13/02/14

Telejornais

Enquanto os pingos de chuva sepultam o calor intenso que incomodava a todos, dedico alguns minutos ao telejornal. Me ocorre que, diante de tudo o que o locutor apresenta, estou vivendo uma realidade particular. Ou melhor, quase todos estamos vivendo realidades particulares.
E vejo que estou muito longe de entender o que vem ocorrendo no nosso país. Nem me refiro ao mundo porque seria pretensão demasiada para quem se confessa um incompetente para entender a realidade de nossa querida pátria.

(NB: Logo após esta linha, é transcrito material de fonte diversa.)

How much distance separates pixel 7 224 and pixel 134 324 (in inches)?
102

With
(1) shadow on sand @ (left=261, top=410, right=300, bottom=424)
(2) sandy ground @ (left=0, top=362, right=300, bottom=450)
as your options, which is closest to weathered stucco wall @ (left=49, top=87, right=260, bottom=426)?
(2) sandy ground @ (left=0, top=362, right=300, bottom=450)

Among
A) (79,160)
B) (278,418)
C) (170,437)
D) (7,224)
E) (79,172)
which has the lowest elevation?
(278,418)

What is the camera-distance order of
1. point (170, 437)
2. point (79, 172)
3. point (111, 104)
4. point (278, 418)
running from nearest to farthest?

Não é falsa humildade (em princípio este sentimento não é muito comum entre os cronistas - todos eles tão senhores de si). Não é falsidade não. Confesso minha total ignorância diante destas rusgas que tomam conta das ruas, onde meninos e meninas jogam coquetéis incandescentes contra soldados, destroem veículos particulares, apedrejam ônibus (muitas vezes com mulheres, crianças e velhos no seu interior), lançam pedras e paus nas vidraças de lojas, escarafuncham no interior dos comércios levando o que não os pertence.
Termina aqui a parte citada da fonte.